- Do the upgrades that I have purchased for the house. I have the
paint for the side door and front shutters, the paint for the trim on the living room window and spindles, and the paint for the front door. I need to use it. As well, I have anew light for the patio. I need to get it up in the spring. We're moving! Suddenly, all these things took on a new urgency. In addition to the painting listed above, We hired a painter who also painted the front railing and the surround on the garage door. It looks so fresh here. Wish that We could continue to enjoy. Sigh. - Move. I spent part of the summer lap swimming, and loved it. I want to start swimming at the municipal pool again. I've bought a new, smaller pair of jeans. I would love to shrink out of them. I've stopped drinking pop, but it will take more than that and I know it. Stress makes me eat. And eat out. A lot. We're working on the whole clean out the freezer before moving, and that means eating at home. Hopefully, all will go well. It's not moving, but I find eating mindfully what I prepare is a great help.
- Cook at home more - like, 5 nights per week consistently. I
started taking pictures and posting them to Facebook last year. My new
project is a
blog of what I make. I'm hoping I update there more than I update here. Sigh. Have you seen Things I Make for Dinner ? It's great...when I have time to update. I have a bunch of pictures on my camera. Hopefully, this weekend. I love the accountability of it all. - Repaint the upstairs bathroom. I haven't told J this yet, but I want to repaint the bathroom. We currently have a double towel bar that is pulling out of the wall. He wants it replaced, and I agree. I need to decide what I want to put up instead, and then do it. I am much enamoured of stripes right now. In greens, blues, and chocolate browns. Then all the towels I have will still work. If we don't go away for March Break, perhaps then. Not Happening. We're moving.
- Complete the 1000 Gifts in 2012. Have you ever read Ann Voskamp? I can never decide how I feel about her...hers is a style of writing that I do not enjoy. But I've taken up the challenge of 1000 gifts to bring joy this year. My calendar is printed, and I've started. It's coming. Sometimes the prompts are weird.
- Use the library. J is in the market for an ereader. I can't decide if that's something I really want. But I do have a library card that I don't use enough. I think about purchasing cookbooks, and then I think, "Why don't I get this from the library?" I think of a movie that I want to see that's been out for a while, and I realize that I could borrow it from the library. I want my card to smoke in 2012. Or, at least obey the laws of thermodynamics and warm a cup of tea. We've taken to borrowing movies. I like that. We're just not always good about watching them before they need to go back.
- Organize. Erg. I'm moving into larger categories and
away from specifics. Organize means
deal with the boxes on the floor of the living room.Deal with the black hole that is my office. Keep working onpicking up what needs to be picked up. But the boxes are the priority. It's slowly getting there. It's amazing what wanting to sell a house will do to you.
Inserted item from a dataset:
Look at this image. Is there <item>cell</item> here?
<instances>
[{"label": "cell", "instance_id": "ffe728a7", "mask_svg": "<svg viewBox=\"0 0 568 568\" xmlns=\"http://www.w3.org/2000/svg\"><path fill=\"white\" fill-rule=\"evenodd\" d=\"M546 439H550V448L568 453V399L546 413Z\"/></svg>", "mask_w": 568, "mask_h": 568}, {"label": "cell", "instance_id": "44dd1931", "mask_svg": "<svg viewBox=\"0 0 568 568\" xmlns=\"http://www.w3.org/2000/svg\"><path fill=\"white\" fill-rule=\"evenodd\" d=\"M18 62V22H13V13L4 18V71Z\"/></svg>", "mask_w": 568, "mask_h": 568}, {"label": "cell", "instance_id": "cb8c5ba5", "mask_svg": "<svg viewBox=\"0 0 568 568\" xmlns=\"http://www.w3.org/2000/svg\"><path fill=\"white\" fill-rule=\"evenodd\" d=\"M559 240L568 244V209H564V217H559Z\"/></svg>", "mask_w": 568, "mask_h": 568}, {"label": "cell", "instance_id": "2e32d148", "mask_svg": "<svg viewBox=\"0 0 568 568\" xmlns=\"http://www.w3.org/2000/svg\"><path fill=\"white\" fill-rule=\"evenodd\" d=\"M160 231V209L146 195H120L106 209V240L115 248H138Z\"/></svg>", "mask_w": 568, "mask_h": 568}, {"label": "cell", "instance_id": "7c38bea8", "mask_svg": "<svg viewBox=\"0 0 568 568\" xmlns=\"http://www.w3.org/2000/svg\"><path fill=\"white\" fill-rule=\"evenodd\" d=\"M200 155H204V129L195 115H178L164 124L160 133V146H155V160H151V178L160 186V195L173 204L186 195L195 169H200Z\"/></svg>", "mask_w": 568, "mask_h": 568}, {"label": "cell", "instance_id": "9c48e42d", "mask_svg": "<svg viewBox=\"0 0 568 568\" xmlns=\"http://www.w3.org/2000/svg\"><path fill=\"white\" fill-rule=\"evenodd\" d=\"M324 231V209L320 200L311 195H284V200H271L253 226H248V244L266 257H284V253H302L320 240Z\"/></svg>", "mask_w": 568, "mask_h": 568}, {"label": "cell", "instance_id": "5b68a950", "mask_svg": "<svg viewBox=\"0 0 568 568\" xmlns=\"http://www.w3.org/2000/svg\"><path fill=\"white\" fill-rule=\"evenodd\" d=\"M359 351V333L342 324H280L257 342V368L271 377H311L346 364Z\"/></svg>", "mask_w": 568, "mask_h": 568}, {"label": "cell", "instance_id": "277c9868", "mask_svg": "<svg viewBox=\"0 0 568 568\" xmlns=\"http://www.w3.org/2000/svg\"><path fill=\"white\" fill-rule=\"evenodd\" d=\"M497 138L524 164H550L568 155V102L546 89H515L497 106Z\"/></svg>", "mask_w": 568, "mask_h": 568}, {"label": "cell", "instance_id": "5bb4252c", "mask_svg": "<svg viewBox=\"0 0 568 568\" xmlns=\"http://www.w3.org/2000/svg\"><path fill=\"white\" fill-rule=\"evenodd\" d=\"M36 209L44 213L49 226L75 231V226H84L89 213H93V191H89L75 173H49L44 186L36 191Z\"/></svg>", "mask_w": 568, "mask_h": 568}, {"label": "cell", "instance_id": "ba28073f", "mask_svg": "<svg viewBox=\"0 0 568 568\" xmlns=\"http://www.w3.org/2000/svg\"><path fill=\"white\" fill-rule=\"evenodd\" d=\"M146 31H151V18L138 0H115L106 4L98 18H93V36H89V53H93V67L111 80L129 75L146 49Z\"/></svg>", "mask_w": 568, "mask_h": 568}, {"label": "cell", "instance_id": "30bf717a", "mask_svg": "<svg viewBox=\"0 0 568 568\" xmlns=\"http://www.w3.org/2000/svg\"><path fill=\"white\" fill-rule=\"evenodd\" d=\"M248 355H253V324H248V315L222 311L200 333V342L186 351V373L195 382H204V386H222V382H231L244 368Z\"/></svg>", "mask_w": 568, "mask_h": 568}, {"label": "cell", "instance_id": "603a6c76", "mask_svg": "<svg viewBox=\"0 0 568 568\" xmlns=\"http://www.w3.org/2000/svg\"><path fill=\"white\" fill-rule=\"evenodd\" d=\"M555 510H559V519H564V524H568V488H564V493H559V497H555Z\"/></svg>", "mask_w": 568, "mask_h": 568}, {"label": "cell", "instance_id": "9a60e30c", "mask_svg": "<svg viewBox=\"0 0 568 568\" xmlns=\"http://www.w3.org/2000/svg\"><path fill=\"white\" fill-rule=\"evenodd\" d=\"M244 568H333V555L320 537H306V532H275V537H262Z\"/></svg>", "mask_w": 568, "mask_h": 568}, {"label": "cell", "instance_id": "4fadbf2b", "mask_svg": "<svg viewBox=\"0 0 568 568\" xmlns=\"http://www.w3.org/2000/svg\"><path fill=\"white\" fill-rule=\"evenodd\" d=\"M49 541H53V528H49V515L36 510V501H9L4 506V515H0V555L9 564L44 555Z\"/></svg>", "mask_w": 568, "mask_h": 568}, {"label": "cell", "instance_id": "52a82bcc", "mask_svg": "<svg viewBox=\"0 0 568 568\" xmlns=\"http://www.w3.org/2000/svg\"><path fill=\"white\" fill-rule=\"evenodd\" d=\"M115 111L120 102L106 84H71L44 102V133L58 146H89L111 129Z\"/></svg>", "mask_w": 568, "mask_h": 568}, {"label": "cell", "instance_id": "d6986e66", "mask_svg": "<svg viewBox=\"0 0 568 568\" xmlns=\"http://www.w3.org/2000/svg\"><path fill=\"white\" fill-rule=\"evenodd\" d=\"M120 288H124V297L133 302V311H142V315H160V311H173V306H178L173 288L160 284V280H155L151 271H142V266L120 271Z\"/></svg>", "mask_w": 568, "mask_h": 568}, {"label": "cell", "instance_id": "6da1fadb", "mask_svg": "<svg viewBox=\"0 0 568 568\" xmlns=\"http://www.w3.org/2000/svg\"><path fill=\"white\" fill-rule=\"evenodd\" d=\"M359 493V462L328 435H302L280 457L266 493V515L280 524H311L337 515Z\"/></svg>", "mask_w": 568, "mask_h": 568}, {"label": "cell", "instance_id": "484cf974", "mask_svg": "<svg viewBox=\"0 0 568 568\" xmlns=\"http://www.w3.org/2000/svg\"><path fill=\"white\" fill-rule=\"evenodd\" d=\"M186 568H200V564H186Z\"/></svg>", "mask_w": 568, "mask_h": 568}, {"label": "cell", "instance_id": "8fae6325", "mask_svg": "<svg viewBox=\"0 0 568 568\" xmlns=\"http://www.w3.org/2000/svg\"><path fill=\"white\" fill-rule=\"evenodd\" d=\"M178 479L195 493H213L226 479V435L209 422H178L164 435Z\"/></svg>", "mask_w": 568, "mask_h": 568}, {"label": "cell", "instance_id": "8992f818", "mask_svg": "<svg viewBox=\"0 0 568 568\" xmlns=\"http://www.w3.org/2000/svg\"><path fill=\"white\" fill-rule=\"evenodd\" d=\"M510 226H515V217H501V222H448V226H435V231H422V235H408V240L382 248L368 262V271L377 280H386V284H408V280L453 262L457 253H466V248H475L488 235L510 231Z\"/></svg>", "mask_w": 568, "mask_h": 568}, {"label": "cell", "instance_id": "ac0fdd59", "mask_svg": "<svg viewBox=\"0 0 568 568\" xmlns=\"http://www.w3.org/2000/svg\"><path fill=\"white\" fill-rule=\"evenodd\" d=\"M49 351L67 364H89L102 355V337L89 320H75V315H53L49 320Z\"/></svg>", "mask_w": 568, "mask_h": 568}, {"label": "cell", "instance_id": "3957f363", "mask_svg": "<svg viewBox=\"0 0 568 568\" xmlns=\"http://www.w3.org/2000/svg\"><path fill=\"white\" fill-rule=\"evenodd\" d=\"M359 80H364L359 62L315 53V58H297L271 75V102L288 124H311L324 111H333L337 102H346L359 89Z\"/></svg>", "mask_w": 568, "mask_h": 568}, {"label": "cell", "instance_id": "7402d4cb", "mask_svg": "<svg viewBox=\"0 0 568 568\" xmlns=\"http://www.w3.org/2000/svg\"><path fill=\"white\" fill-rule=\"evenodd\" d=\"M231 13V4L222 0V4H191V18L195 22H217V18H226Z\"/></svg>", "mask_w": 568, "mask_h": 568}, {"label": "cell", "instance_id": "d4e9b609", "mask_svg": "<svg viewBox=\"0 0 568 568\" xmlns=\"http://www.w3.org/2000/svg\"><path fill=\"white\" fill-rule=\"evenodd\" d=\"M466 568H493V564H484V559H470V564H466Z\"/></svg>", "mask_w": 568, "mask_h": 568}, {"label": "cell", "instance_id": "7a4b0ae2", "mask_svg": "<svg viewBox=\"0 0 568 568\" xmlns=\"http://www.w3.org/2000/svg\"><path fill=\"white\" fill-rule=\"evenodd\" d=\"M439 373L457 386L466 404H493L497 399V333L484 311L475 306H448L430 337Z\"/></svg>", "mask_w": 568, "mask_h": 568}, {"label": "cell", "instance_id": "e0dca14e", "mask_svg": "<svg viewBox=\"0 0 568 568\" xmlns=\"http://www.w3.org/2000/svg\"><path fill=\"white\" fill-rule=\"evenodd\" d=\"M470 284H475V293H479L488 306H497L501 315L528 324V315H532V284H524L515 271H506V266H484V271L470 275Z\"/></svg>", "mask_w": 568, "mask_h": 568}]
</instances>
The living room has furniture! The boxes are gone! J and I spent a weekend going through things we hadn't touched in 3 years. This is a sign, apparently, that we're supposed to move more often. Ugh. - Entertain more. This may be the only thing on the list that involves J directly. J and I both want to see our friends more, and to spend time with them. We'd like them at our house. We've talked about having people in once a month. That helps with my organization thing too. We were averaging a family a month. Then we started getting the house ready. We've had no one in since. But we do have plans for next Sunday night to sit on the patio and grill.
- Get a handle on our finances, and our legal stuff. J and I have been making some strides towards this recently, some of which I'll share later. The big thing is we have no will. If I die, J loses the house seeing as the title is in my name and the estate would sell it. This is something that just makes sense. Our finances are in a better place. Really. Someday, I may even share. Moving back from whence we came should help too. Prices are lower there. We still have no will. Argh.
Apply for a new position at work. The hiring pool will be opening soon. I would like to move up, even though it scares me to death. If not, I think I need to spend some time with a career counsellor talking about what I want to be when I grow up. Check. I have my own building next year as principal. New position found, totally scared of what's to come.